The framework uses the Android Application Exerciser Monkey along with a smartphone, and a network monitor (i.e., PC) to create ICMP ping profiles for one hundred pieces of malware and one hundred pieces of legitimate software. You will need to modify this framework to extract layer 1, layer 2 (i.e., 802.11), and layer 3 parameters, and create datasets with meaningful features, that can be used by machine learning to demonstrate the ability to discern malware operation from legitimate operation.
The overall goal is to detect Android malware automatically based on machine learning. The project can be divided into three parts.
We plan to collect 100 Android malwares, and 100 legal apps as target dataset. To guarantee the robustness, we will collect different types of apps, range included game, social media and etc.
In this case, to ensure test environment is pure, we would install and test malware one by one.

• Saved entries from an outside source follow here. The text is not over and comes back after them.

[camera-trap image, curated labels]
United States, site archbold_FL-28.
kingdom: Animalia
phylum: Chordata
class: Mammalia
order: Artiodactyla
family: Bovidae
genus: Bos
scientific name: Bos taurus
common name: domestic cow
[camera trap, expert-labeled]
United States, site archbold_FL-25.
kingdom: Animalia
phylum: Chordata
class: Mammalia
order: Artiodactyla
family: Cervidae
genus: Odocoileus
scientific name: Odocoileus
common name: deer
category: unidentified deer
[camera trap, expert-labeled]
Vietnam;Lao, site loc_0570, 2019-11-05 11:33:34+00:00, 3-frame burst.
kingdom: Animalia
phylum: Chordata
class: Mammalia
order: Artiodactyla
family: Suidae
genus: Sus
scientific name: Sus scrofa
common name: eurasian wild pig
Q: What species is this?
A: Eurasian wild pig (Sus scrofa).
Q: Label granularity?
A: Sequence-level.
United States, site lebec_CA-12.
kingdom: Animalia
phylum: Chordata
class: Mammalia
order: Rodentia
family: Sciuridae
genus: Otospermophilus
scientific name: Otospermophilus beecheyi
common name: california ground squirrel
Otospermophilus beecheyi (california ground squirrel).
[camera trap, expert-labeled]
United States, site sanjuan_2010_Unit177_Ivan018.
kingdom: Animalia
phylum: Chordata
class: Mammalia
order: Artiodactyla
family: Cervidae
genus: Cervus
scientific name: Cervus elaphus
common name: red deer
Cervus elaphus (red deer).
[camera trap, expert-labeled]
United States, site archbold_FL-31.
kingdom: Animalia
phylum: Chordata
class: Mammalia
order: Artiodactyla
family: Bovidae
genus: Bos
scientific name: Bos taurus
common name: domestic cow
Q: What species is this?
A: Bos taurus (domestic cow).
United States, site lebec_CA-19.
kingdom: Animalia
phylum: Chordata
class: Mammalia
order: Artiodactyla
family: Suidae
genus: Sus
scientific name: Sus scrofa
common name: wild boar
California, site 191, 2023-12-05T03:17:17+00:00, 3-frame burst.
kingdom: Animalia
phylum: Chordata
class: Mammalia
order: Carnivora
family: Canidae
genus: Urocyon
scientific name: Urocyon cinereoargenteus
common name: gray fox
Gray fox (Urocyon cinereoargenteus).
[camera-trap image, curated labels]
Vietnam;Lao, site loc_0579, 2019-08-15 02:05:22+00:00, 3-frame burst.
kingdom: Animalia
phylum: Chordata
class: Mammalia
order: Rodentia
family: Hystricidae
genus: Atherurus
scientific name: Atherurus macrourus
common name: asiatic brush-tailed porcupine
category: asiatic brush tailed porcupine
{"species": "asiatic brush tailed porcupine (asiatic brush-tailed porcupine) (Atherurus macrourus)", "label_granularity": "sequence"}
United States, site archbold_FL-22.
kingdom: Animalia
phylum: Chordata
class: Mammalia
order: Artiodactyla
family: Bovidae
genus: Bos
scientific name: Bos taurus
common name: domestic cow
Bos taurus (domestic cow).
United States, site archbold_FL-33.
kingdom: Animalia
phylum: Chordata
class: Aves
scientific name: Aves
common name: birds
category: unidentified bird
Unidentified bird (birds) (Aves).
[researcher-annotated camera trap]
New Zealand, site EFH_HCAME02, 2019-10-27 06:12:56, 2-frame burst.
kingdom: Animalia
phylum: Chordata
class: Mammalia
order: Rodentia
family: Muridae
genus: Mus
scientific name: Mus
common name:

More specifically, we would install apps by adb and extract package list, then run and test apps one by one with Monkeyrunner’s random operation. After installing one malware into Android device, we will use another laptop to ping this Andriod device and monitor all traffic between certain Android device and laptop. More specifically, we will ping the device and wait for the reply, the delta delay time represents the current traffic condition. In order to reduce random error, for each malware, we will repeat individual test 100 times via 5 minutes period for each sample. After that we will use wireshark to analyze the package and extract useful information.
First we will try random forest tree algorithm, then we will try different models to find one have best performance. Since we have a relative larger dataset, there is no need to use 10-fold cross validation. We plan to use 70% data as training dataset, 10% as validation dataset and 20% as test dataset.